Wednesday, May 4, 2011


Because images/video packets or frames are dominated by a mixture of stationary low frequency backgrounds and transient high-frequency edges, a wavelet transform is very efficient in capturing the bulk of image energy in a fraction of coefficients to facilitate compression. Wavelet-based image compression techniques such as zerotree or EBCOT produce excellent scalability features and rate-distortion (R-D) performance for robust multimedia transmission over wireless channels. The wavelet decomposition is illustrated in Figure 1, where energy concentration in the low-frequency bands facilitates the construction of embedded code streams. The embedded nature of the compressed code stream provides the basis for scalable video/image coding by fine-tuning the R-D trade-off. The source encoding can be stopped as soon as a target bit-rate is met, or the decoding process can be stopped at any low desirable bit-rate by truncating the code stream. Typically, the code stream is composed of different quality layers in descending order with base layer providing the rough image and enhancement layers providing quality refinement.
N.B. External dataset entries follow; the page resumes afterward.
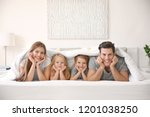 happy family lying under... | Shutterstock . vector #1201038250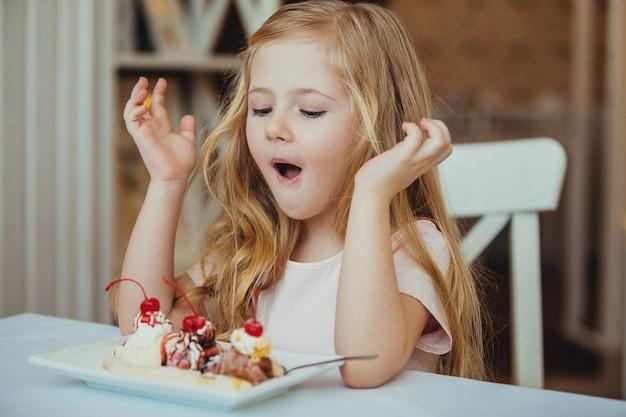 Счастливая удивленная маленькая девочка, подающая мороженое с фруктами в кофе.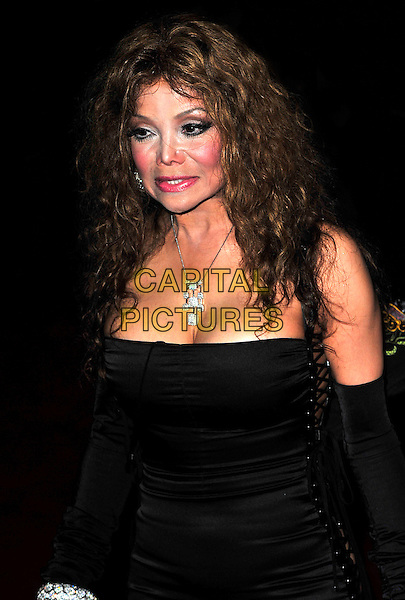 "LA TOYA JACKSON.The UK Premiere of ""The Imaginarium Of Doctor Parnassus"" at the Empire Leicester Square, London, England..October 6th 2009.Latoya half length black lace-up sides corset dress silver diamond bracelets sleeves arm warmers necklace.CAP/CJ.©Chris Joseph/Capital Pictures."
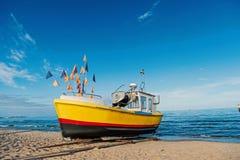 Шлюпка на пляже в Гданьске, Польше песка Маломерное судно на береге моря на голубом небе Сосуд и водный транспорт каникула террит стоковое изображение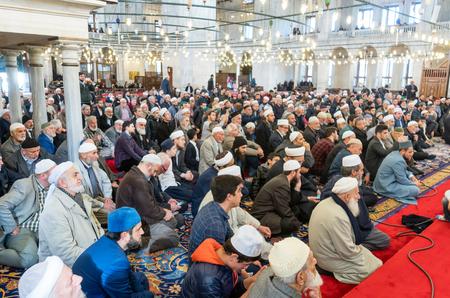 ISTANBUL, TURKEY - DEC 3, 2017: Friday pray in congregation male Muslims Fatih Mosque on December 3, 2017 in Istanbul, Turkey.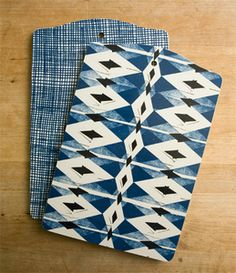 Adorable patterned cutting boards would liven up my boring kitchen, especially if hung by pegs on the wall.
Different layers in the code streams have significant different perception importance to the end users. Losing the base layer may cause serious distortion for reconstructed pictures, while losing quality enhancement layers can still achieve acceptable picture qualities.
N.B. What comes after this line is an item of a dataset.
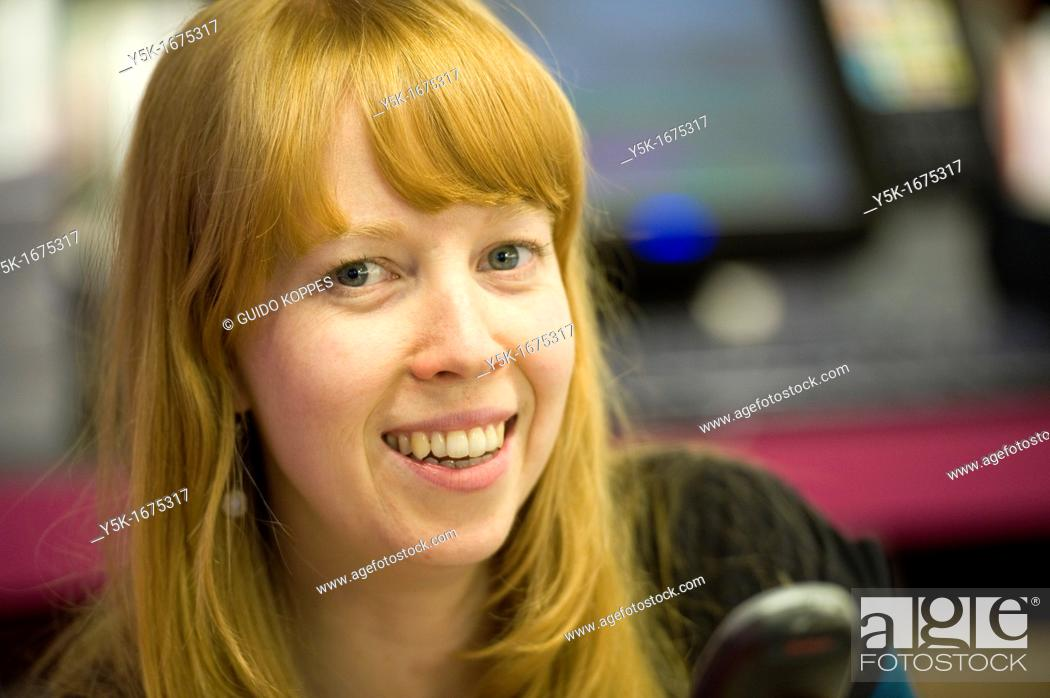Stock Photo: Rotterdam, Netherlands. Young, attractive and redheaded woman, working full of joy, in a museum bookstore.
Figure 1: Original lena image (128*128 pixels, 8 bpp), wavelet decomposition and reconstruction.


MPEG-4 introduced in 1998 was designated by the ISO/IEC MPEG under the formal standard ISO/IEC 14496, which was primarily aimed to low bit-rate video applications over networks. The layer-based quality enhancement concept has been widely applied to scalable video coding (SVC) in MPEG-4 Part 10 H.264/advanced video coding (AVC) and JPEG2000 progressive image coding standards. The source coding bit-rate variety advantage has laid foundations of a number of emerging multimedia applications over bandwidth limited wireless networks such as IPTV, video on demand, online video gaming, etc. Both SVC in MPEG-4 and quality progression in JPEG2000 provide considerable advantage for error-robust multimedia streaming over time-varying wireless channels especially in mobile environments (e.g., mobile WiMAX networks). Without losing generality we use MPEG-4 video coding in this section and JPEG2000 in Section 1 as multimedia coding examples.
The video sources are coded into a couple of quality layers via SVC, starting with the rough pictures in low bit-rates followed by higher layers refinement data for quality enhancement in higher bit-rates. The rough pictures in base layers are much more important in terms of perception than the refinement data in enhancement layers, which deserve more protection upon transmission in wireless channels; the refinement data in enhancement layers can be discarded during transmission when bandwidth is limited. For each wireless mobile terminal in the mobile WiMAX networks, for example a moving vehicle, the available transmission bandwidth resource is fluctuating due to different locations of the vehicle and the corresponding path losses as well as the channel errors. With SVC applied to each video stream on each wireless terminal, the actual traffic pumped into WiMAX networks from application layer can be adaptively controlled while keeping a rate-distortion optimize manner: if the available bandwidth is low due to high channel error probability, only the base layers of the rough pictures will be transmitted; when the channel condition becomes better with higher available bandwidth, both base layers and refinement layers will be transmitted to improve the perception quality.
Another important factor in multimedia streaming is the inter-packet dependency. It is typical that the dependency graph of multimedia packets is composed of packetized group of pictures, and the multimedia packet coding is correlated involving complex dependency among those packets. If a set of image/video packets are received, only the packets whose ancestors have all been received can be decoded. Figure 2 illustrates the typical code stream dependency for layer-based embedded media stream. The inter-packet dependency provides opportunities for resource allocation and adaptation for multimedia streaming over WiMAX, where the packets with more descendents are much more important than those descendents. For example, for the layered-dependent media packets in the Figure 2, each packet is associated with a distortion reduction value denoting the quality gain if this packet is successfully received and decoded. If the packets in layer 2 can make contribution to the decoded media, all the packets in layer 0 and layer 1 must be received and decoded successfully; otherwise the packets in layer 2 are useless in terms of decoding even if they are transmitted without a single bit error.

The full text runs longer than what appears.